I recently worked on the ending to my latest novel, Music Box. The original ending had a new music group preparing to go on stage for the first time. They were worried about the size of their audience and whether their loved ones would show. It did many things that you want an ending to do. It was upbeat, and it suggested a new beginning, while still leaving a few unresolved issues to keep the reader interested. (Always leave the reader wanting more.) It reminded the reader of the journey the main characters had made. It suggested a future while leaving some ambiguity and room for doubt. Since this was a romance, it was optimistic. All in all, it was not bad for a first draft.
Somehow it fell flat. What I’d failed to do, I finally decided, was to get into the head of the main character, Jonah.
Jonah has been a challenge to write. He’s a teenager. I’m a middle-aged man. He’s just coming to terms with his sexuality. I came out in the mid-eighties. Jonah is forced to deal with his attraction to men by bullies who are certain of his sexuality before he is. He tends to go into denial, to not think about his problems until events force him to play the hand he’s been dealt. Jonah has never been one to delve too deeply into his own head. If I simply had him think about his new circumstances, I would risk taking him out of character.
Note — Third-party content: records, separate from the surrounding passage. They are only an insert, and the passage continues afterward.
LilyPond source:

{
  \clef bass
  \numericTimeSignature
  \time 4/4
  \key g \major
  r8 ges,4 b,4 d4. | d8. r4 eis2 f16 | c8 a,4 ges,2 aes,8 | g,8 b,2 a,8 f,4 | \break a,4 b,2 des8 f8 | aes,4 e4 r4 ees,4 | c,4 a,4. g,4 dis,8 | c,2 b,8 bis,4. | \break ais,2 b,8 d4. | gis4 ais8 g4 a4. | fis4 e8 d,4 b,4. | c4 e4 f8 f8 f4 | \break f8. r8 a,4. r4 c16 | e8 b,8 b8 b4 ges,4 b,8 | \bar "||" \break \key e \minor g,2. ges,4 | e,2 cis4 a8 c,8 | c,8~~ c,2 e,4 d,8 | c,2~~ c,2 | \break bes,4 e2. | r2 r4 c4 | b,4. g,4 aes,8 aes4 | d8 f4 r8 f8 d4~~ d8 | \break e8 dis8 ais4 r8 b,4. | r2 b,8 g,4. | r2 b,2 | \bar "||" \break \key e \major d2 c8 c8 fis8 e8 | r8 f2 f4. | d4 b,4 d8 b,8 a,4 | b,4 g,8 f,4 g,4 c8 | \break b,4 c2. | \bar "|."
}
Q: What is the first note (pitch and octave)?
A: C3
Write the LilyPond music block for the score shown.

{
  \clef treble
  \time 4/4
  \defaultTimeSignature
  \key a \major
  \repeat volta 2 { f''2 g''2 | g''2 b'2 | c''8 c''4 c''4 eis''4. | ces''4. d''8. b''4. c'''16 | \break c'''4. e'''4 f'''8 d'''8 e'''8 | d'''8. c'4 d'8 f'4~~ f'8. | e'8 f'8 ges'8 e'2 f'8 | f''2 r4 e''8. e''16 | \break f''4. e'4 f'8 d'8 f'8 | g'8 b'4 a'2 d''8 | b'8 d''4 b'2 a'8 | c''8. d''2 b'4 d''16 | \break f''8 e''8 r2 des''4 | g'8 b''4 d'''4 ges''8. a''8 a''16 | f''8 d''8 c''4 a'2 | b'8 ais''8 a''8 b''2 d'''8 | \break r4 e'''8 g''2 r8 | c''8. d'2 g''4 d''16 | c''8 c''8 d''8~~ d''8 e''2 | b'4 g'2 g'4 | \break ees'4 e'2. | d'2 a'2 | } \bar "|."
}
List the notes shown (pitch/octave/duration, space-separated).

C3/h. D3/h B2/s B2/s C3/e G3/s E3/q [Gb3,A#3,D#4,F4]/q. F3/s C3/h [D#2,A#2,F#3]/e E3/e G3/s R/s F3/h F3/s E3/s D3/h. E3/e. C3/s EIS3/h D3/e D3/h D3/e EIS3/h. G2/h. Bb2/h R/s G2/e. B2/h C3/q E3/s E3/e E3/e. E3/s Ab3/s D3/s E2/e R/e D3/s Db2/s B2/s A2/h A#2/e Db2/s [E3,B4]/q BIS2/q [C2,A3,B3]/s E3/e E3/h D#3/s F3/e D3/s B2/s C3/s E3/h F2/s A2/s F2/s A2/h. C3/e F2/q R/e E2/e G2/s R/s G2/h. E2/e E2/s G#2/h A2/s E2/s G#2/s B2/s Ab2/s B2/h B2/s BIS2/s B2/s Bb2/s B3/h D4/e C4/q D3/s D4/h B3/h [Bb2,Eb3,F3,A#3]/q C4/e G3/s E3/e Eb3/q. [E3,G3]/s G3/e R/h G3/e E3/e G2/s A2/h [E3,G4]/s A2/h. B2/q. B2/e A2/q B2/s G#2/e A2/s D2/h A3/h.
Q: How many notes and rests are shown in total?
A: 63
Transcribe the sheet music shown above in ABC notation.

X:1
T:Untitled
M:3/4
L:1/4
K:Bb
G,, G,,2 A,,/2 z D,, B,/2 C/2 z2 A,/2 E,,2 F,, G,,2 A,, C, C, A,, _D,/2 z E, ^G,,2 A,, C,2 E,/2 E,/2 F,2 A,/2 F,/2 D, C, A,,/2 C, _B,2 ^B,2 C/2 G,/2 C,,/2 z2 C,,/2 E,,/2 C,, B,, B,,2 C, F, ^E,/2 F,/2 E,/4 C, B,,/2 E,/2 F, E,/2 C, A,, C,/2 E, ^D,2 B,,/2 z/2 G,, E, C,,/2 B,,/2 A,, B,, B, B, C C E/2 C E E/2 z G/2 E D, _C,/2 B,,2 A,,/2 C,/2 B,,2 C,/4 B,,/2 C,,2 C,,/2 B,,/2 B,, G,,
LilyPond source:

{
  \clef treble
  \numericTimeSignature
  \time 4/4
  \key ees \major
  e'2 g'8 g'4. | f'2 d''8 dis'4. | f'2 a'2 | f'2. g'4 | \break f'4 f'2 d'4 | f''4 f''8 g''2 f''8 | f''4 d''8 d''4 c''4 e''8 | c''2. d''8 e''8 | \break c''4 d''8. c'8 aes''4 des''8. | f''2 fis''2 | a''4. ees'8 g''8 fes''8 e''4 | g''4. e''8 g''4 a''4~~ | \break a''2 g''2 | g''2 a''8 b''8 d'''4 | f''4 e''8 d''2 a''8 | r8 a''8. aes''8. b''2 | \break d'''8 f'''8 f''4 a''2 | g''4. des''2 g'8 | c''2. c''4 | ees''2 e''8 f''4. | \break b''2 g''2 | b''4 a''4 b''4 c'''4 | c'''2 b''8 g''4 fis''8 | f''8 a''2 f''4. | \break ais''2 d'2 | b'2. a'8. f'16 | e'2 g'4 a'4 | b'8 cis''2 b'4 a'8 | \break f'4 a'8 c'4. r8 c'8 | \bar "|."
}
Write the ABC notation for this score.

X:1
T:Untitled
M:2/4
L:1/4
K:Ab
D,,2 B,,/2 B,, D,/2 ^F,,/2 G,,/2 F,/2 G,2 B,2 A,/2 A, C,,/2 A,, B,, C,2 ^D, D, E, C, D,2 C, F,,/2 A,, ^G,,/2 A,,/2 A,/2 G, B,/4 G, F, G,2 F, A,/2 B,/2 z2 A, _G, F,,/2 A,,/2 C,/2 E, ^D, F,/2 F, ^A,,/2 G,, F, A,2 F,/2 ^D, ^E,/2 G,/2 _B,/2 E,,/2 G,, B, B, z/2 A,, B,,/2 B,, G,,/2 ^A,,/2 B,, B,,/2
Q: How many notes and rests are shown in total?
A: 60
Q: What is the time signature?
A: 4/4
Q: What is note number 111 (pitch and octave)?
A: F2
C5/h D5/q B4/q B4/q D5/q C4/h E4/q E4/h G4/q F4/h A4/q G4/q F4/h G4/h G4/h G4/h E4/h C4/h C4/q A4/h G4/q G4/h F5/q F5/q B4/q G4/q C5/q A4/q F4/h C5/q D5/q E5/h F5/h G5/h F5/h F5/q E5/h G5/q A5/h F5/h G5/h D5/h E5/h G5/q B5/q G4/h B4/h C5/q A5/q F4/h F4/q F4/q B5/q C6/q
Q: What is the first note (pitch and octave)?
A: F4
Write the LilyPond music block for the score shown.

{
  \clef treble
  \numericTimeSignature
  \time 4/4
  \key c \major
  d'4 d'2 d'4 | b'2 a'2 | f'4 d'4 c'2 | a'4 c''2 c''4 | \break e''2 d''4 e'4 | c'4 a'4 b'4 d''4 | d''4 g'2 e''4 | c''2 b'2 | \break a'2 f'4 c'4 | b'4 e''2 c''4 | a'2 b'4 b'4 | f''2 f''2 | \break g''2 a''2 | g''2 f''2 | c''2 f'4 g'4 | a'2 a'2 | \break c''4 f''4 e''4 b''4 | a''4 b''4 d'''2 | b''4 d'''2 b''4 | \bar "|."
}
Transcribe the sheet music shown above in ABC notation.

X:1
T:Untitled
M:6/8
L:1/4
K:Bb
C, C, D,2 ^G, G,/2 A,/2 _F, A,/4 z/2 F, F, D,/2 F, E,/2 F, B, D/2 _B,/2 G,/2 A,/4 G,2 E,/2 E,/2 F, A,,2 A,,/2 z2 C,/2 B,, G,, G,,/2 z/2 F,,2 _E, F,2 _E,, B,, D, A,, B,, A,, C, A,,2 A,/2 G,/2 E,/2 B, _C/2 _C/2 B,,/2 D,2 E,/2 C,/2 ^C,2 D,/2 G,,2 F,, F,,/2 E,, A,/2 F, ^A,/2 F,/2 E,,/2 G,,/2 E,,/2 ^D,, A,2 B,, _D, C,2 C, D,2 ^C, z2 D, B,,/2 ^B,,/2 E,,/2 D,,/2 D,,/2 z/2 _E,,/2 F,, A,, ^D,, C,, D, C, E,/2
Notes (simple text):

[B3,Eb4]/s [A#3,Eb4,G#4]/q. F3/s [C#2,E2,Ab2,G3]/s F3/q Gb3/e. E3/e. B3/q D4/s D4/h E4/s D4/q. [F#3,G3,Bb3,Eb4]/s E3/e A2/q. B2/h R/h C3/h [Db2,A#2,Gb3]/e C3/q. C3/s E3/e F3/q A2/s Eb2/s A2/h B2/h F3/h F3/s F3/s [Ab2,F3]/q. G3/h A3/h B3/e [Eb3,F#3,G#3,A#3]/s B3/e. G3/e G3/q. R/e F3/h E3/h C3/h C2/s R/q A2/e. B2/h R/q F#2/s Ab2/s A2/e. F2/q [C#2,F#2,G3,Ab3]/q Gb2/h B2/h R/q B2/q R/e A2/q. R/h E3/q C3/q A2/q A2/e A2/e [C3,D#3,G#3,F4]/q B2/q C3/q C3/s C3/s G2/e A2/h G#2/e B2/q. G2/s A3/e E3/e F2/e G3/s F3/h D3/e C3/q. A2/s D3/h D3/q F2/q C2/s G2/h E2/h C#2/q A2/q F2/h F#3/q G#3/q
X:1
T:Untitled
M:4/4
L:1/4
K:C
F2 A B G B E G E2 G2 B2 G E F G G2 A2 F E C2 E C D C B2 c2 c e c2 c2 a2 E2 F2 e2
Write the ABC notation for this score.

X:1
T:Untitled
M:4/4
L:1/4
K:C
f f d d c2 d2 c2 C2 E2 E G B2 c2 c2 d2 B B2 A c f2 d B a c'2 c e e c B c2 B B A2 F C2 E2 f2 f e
I needed to show Jonah’s reaction to his new circumstances. My solution retained the basic scene and added some interior monologue, but I also used Jonah’s perceptions to hint at his interior state. I placed the image of two older men who have recently entered into a relationship into juxtaposition with some innocuous dialog. Jonah’s comment, “I’m ready,” is given greater import by its context. It’s not exactly subtle, but I hope most readers will get the message without noticing the mechanism.